With demise of the Tainos, the Spanish were left with limited options for supplementing their dwindling workforce, so they turned to the importation African slaves into Jamaica, a century before the British arrived. Many slaves chose to flee into the interior of the mountains rather than suffer enslavement by the Spanish, and by the time the British arrived had setup communities within the dense interior of the island. These runaways were called Maroons, a word believed to have derived from the Spanish word Cimarron, initially used to refer to feral cattle and later applied to both indigenous Caribbean and African people that escaped enslavement. There is a another belief that the word originated before the Africans arrived and that the earliest Maroons may have in fact been used to describe indigenous people seeking relief from Spanish abuses. Consequently, there is an assertion that there are Tainos, who escaped the Spanish (and when the term Maroon was first used), eventually meeting and intermarrying with the Africans when they arrived later. The argument concludes that the Tainos did not disappear from history exclusively through of death, but also cultural assimilation.


The Accompong Town Maroons are descendants of the first Africans who fled the Spanish and whose numbers were later augmented a century later with other Africans running away from the British rule. These Maroons successfully waged war against British colonial rule that resulted in the establishment of an independent community in western Jamaica, one of several across the island.

Maroon Oral History over centuries, has included stories of the coexistence of Maroons and Taino Indians who fled the Spanish. The Blue Mountains being much more isolated compared to Accompong, which is located much closer to the major plantations to the west, provided the Tainos the ideal environment to live a life of isolation from the colonialists. Many escaped the Spanish and headed east to the Blue Mountains, where they survived and thrived in relative peace. It is believed that the Maroons who also fled to the Blue Mountains, joined these Indians, cohabitating without much concerns about being discovered. The Maroons who settled in communities such as Accompong to the west, also encountered and cohabitated with Indians, but their proximity to the more densely settled areas, created the additional need to share strategies of resistance and collaboration in survival.

There is a growing interest in this area of research.

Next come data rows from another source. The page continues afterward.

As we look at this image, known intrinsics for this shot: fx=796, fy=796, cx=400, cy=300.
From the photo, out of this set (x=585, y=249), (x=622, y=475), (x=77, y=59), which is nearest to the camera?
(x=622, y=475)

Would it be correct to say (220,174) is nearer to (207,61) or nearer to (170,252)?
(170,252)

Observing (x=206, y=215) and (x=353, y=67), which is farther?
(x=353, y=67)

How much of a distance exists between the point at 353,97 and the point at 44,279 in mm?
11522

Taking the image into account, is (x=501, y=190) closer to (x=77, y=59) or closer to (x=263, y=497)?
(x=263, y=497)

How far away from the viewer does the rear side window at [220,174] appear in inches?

One such research, approved by the University of Notre Dame and the Accompong Town community authority, examined the mitochondrial lineages of Accompong Town Maroon residents in order to learn more about the biogeographic origins of the community.

DNA was collected from 50 local Maroons, 16 females and 34 males, and were included for analyses along with a much larger sample of Jamaicans outside of the Maroon community.

The conclusion was that the Accompong Town Maroons are predominately of African descent with some indigenous American ancestry, consistent with what is relayed by their oral history, ethno-historic sources, and now genetic data.